Faba beans are nutritionally promising – high in protein and well-suited to cultivation in northern climates – but they have yet to gain broad popularity due to their often undesirable flavor. A consumer study involving 264 participants confirmed that bitterness and an astringent, drying mouthfeel are the primary reasons consumers tend to avoid them. These off-notes persist even after processing and are particularly pronounced in protein isolates, which are often used in plant-based meat or dairy alternatives.
“People avoid faba beans in cooking and in the food industry especially because of their bitterness,” said Tuccillo. “In their current form, faba bean products have not sold very well either. They are often also heavily seasoned to cover the bitter taste. Therefore, it is important to identify the compounds that cause unpleasant flavours.”
The research team conducted sensory evaluations at a dedicated laboratory on the university’s Viikki Campus. The findings pointed to several chemical culprits: vicine and convicine – compounds naturally present in faba beans – as well as certain amino acids, notably phenylalanine, were closely linked to the negative sensory experiences. In addition, some cereal-like off-aromas were traced to compounds formed through lipid oxidation.
These results could have significant implications for product development.
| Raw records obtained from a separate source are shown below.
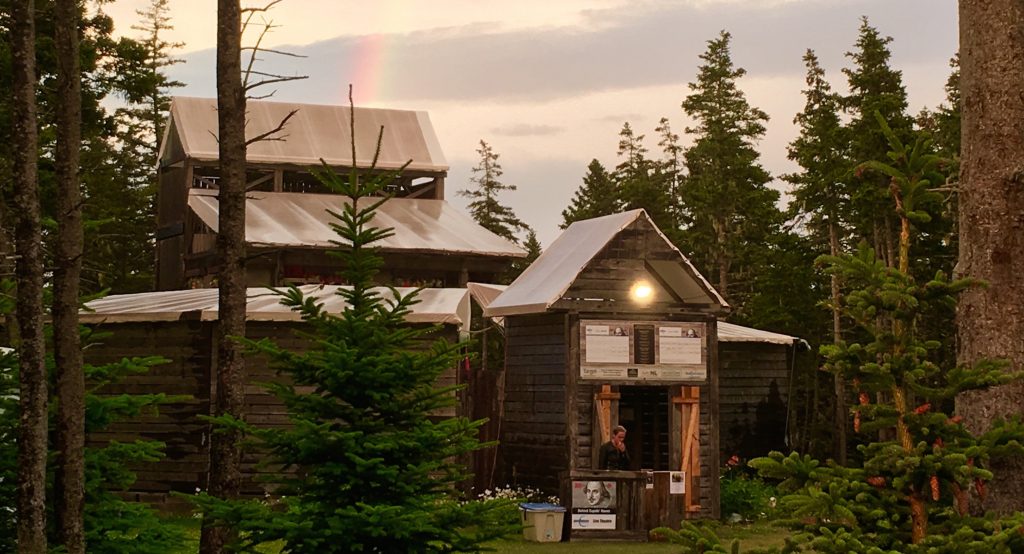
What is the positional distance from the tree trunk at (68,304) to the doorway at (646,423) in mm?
18045

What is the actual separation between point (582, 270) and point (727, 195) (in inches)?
1060

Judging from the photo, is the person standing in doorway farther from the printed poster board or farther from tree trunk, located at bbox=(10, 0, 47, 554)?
tree trunk, located at bbox=(10, 0, 47, 554)

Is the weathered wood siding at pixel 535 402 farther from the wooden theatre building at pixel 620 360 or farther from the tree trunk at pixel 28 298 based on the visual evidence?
the tree trunk at pixel 28 298

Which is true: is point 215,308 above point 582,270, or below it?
below

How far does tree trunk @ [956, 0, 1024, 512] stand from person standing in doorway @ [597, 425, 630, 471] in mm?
13701

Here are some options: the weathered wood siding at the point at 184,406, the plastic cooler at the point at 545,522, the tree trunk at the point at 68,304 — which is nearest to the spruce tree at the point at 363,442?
the tree trunk at the point at 68,304

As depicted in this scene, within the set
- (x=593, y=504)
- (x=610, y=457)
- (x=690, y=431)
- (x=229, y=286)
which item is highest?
(x=229, y=286)

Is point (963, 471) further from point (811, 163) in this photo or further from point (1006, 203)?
point (811, 163)

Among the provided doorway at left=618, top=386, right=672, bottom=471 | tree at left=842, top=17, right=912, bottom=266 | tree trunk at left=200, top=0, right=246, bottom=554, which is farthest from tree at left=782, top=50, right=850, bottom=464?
tree trunk at left=200, top=0, right=246, bottom=554

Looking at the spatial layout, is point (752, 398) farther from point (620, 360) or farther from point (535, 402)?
point (620, 360)

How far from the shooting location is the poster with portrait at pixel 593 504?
22.6 m

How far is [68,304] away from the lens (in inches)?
528

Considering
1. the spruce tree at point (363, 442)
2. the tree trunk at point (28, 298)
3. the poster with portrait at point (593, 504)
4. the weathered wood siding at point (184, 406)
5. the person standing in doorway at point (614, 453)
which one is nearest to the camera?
the spruce tree at point (363, 442)

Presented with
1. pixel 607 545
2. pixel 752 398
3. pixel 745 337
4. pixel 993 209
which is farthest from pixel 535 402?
pixel 993 209
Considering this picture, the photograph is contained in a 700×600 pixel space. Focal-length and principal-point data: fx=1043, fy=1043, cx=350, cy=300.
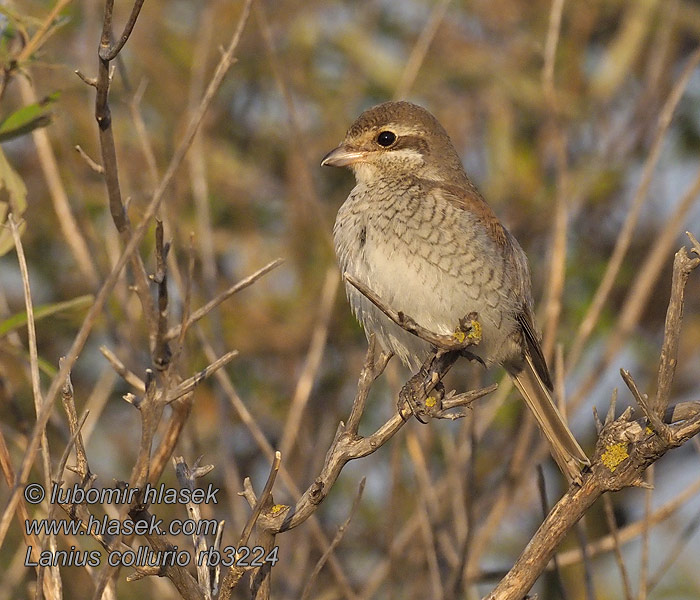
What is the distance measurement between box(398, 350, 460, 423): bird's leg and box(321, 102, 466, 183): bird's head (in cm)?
87

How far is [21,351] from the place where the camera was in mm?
2941

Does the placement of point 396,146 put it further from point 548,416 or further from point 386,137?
point 548,416

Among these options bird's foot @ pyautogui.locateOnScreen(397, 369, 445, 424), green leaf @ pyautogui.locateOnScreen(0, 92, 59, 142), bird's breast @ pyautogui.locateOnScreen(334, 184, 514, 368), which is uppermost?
green leaf @ pyautogui.locateOnScreen(0, 92, 59, 142)

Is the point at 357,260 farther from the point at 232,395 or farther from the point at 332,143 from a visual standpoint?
the point at 332,143

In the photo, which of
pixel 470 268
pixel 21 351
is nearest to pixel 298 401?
pixel 470 268

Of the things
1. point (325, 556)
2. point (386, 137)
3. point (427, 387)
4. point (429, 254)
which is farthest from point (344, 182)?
point (325, 556)

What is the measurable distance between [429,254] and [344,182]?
2.18 m

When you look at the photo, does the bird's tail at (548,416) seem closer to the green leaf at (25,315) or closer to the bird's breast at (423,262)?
the bird's breast at (423,262)

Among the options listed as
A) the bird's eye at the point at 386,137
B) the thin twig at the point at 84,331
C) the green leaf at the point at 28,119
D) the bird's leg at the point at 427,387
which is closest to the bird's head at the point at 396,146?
the bird's eye at the point at 386,137

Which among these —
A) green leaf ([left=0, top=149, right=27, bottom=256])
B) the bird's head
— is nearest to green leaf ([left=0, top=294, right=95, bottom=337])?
green leaf ([left=0, top=149, right=27, bottom=256])

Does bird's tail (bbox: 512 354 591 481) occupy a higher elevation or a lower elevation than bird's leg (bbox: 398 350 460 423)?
lower

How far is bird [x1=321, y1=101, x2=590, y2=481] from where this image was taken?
10.7 feet

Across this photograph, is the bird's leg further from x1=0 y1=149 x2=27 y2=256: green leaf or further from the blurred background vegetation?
the blurred background vegetation

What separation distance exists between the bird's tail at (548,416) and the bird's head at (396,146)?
2.39 ft
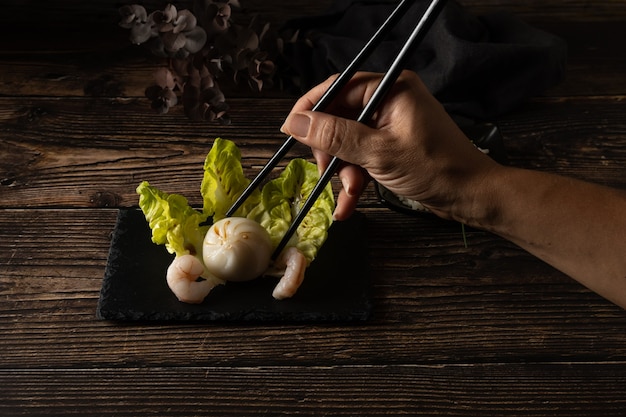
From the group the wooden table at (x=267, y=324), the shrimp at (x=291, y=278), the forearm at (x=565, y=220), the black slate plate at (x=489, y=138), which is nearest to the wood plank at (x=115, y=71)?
the wooden table at (x=267, y=324)

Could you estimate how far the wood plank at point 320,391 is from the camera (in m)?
1.23

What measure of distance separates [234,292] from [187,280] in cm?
9

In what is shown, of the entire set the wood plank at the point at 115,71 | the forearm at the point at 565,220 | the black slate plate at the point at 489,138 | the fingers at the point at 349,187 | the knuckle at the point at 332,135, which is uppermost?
the knuckle at the point at 332,135


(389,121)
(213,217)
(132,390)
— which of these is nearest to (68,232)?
(213,217)

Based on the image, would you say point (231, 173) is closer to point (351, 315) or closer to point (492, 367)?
point (351, 315)

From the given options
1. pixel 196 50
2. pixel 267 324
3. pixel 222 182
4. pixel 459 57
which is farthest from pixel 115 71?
pixel 267 324

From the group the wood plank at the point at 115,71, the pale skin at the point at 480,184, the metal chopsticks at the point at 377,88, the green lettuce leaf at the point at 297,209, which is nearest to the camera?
the metal chopsticks at the point at 377,88

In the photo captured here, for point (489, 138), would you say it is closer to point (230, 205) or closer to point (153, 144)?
point (230, 205)

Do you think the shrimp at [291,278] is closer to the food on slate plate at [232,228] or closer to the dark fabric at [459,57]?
the food on slate plate at [232,228]

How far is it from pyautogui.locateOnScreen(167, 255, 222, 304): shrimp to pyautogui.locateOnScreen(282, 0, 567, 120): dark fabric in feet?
2.43

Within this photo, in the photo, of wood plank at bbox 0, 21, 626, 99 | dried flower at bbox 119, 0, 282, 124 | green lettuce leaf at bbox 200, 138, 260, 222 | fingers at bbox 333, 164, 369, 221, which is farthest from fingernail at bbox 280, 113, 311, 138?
wood plank at bbox 0, 21, 626, 99

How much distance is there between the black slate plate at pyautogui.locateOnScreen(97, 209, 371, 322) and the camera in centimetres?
134

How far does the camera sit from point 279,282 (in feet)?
4.51

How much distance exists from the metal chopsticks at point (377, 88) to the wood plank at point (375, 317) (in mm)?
189
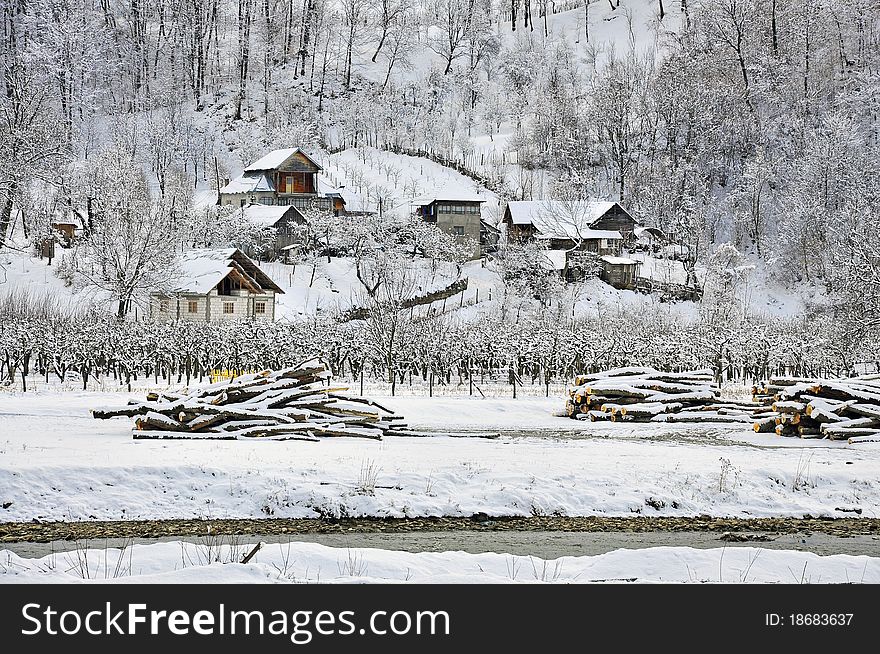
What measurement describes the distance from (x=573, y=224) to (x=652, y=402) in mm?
47075

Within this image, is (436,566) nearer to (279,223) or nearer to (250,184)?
(279,223)

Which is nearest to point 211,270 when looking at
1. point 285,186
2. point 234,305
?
point 234,305

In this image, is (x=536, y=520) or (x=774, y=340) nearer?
(x=536, y=520)

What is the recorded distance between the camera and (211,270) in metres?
52.8

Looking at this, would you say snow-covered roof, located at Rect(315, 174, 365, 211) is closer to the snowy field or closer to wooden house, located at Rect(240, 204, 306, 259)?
wooden house, located at Rect(240, 204, 306, 259)

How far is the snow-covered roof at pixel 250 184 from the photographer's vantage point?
73.3 meters

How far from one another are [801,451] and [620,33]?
104 meters

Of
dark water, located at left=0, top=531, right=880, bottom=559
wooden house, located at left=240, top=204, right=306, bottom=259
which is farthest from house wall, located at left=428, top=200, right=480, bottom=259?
dark water, located at left=0, top=531, right=880, bottom=559

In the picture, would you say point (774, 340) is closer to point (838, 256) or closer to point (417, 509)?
point (838, 256)

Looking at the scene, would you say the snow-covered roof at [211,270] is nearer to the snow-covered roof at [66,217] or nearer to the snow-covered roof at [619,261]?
the snow-covered roof at [66,217]

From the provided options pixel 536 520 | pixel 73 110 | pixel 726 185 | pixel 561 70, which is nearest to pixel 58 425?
pixel 536 520

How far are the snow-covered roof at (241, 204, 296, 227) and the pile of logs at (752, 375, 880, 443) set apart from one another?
48.6 metres

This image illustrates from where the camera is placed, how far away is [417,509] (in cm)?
1170

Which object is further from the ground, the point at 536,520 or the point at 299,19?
the point at 299,19
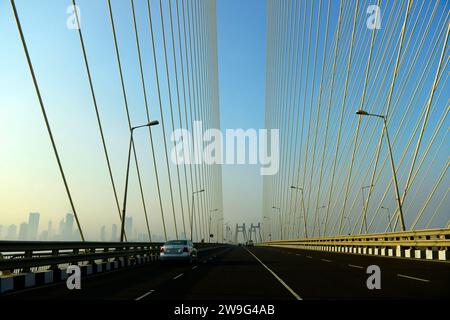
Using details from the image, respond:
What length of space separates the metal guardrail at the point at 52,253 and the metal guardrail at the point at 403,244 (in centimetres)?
1349

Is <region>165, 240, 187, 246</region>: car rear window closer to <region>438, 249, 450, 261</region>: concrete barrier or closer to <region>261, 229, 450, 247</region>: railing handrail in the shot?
<region>261, 229, 450, 247</region>: railing handrail

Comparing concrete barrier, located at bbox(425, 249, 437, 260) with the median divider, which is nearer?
the median divider

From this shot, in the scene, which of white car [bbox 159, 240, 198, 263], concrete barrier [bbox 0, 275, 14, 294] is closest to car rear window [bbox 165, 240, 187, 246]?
white car [bbox 159, 240, 198, 263]

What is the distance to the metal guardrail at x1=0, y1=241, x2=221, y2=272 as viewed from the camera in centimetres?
1107

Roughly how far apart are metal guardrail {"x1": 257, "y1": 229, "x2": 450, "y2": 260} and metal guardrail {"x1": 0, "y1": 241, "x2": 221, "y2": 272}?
13488mm

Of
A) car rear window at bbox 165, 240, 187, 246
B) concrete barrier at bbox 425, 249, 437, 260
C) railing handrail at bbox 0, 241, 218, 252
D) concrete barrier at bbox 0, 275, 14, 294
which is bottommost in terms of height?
concrete barrier at bbox 425, 249, 437, 260

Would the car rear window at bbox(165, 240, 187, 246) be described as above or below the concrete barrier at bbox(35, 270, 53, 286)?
above

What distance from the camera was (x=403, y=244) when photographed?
936 inches

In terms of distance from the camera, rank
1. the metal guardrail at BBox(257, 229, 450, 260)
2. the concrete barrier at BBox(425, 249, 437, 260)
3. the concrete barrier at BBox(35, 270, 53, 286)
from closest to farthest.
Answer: the concrete barrier at BBox(35, 270, 53, 286), the metal guardrail at BBox(257, 229, 450, 260), the concrete barrier at BBox(425, 249, 437, 260)
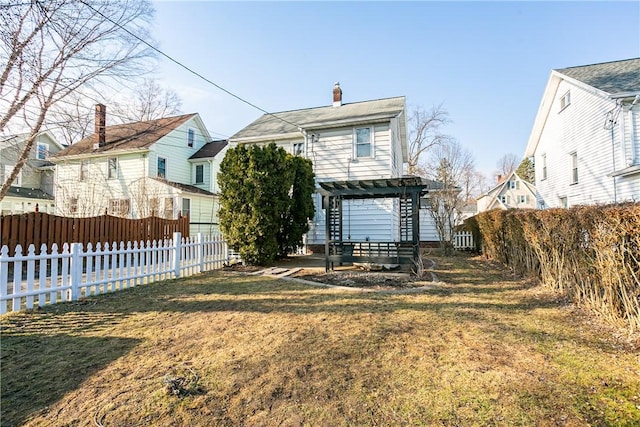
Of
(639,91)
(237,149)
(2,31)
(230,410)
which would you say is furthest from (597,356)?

By identifying the molecular causes of bitterness and dryness, food scientists and manufacturers can now focus on developing targeted processing methods and selective breeding strategies that reduce or eliminate these compounds.
“Faba beans are high in protein content, and dried faba beans in particular contain even more protein than red meat,” Tuccillo said. “They can be used in a diverse range of food products, such as bread, pastry and other products. Once we know how to reduce the unpleasant favour and sensation, we can produce increasingly pleasant faba bean raw materials.”
According to Tuccillo, the findings support broader efforts to shift toward more sustainable diets. Faba beans grow well in Finland and can serve as a valuable home-grown protein source, reducing reliance on imported soy or animal-based ingredients. Improving the taste profile of faba bean products would help unlock their full potential, both for food manufacturers and consumers looking for local, sustainable protein options.
“Improving the sensory quality of raw materials made from faba beans is necessary, if the aim is to succeed in the food market with products supporting sustainable development and plant-based diets,” Tuccillo added.
His doctoral thesis, On the flavor of faba bean ingredients – Consumer acceptance, sensory perception, food application, and identification of potential flavor compounds, was publicly defended on 30 May 2025, at the University of Helsinki. The examination took place at the Athena building, with Professor Wender Bredie from the University of Copenhagen serving as the opponent and Professor Kati Katina as the custos. The full thesis is available digitally through the Helda repository.
The research not only reinforces the importance of sensory factors in plant-based food acceptance, but also highlights how small molecular changes can have a major impact on consumer behavior. With further development, faba beans could become a more central part of the food system, contributing to both nutritional goals and climate resilience.
By addressing flavor at the source, the University of Helsinki team is offering a path forward for one of the most promising – but underutilized – plant proteins in Europe.